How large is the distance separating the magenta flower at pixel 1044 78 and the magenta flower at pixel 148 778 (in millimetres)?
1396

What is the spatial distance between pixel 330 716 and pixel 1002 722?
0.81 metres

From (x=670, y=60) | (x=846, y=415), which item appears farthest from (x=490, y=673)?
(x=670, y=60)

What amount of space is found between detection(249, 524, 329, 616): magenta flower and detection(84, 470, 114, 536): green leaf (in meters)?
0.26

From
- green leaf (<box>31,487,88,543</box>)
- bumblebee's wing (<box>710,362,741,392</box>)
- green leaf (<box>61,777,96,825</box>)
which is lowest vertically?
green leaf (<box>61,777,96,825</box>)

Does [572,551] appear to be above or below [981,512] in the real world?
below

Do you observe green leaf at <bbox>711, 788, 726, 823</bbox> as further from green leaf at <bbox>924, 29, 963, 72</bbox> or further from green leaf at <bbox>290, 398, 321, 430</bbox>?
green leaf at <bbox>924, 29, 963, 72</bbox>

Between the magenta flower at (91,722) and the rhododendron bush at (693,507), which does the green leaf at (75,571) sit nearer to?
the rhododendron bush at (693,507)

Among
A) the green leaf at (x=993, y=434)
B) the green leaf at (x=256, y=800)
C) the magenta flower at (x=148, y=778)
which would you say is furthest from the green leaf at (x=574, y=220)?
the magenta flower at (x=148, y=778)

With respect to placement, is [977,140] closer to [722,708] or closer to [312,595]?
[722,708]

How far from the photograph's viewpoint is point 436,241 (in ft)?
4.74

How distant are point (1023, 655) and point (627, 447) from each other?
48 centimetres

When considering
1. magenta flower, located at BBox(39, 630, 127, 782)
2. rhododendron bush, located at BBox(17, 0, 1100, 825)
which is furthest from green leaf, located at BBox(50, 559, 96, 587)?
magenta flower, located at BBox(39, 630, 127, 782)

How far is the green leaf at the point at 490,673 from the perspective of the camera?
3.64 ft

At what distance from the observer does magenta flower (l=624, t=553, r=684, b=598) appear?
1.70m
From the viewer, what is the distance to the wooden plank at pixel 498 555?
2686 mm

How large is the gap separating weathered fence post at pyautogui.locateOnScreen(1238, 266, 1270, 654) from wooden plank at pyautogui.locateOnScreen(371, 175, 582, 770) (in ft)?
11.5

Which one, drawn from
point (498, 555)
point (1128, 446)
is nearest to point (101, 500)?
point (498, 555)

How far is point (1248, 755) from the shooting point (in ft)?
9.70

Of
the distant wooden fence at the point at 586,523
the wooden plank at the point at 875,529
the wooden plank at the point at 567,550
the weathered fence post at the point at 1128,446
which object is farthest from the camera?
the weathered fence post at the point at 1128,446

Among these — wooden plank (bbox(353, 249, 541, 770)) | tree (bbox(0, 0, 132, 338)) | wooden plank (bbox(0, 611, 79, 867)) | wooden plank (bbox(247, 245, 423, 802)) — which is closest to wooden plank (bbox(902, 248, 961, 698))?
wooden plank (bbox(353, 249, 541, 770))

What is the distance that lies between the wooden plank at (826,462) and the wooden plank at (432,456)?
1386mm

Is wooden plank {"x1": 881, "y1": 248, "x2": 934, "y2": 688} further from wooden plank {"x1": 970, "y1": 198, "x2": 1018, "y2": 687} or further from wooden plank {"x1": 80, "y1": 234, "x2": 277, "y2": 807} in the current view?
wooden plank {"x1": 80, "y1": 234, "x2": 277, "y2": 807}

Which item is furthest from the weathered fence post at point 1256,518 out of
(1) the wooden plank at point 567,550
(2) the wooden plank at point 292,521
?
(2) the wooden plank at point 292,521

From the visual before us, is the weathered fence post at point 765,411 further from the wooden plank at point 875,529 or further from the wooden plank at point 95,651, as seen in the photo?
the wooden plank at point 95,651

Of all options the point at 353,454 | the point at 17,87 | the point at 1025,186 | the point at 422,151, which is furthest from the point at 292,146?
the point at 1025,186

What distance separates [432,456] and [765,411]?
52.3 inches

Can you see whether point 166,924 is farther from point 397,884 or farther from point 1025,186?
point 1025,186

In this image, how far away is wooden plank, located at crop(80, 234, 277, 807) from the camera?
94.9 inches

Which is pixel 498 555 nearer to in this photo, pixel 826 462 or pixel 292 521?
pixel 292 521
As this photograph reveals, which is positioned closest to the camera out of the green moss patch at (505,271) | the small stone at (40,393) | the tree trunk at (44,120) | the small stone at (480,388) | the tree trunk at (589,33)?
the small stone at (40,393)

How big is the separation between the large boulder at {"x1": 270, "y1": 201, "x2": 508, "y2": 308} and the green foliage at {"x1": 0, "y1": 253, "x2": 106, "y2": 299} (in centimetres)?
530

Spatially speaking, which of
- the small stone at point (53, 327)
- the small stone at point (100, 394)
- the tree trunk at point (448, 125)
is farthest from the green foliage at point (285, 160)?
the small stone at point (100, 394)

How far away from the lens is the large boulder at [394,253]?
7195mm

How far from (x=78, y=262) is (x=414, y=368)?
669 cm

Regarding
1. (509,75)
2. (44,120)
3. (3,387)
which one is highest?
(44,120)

Task goal | Please rewrite in full the items from the line containing "How far from (x=78, y=262) is (x=414, y=368)?" through the end of the items, inclusive, shifting every distance and coordinate value in their answers by -126.

Finished answer |
How far from (x=78, y=262) is (x=414, y=368)?
543 cm

Regarding
1. (509,75)
2. (44,120)
3. (3,387)
which one is highest?
(-82,-6)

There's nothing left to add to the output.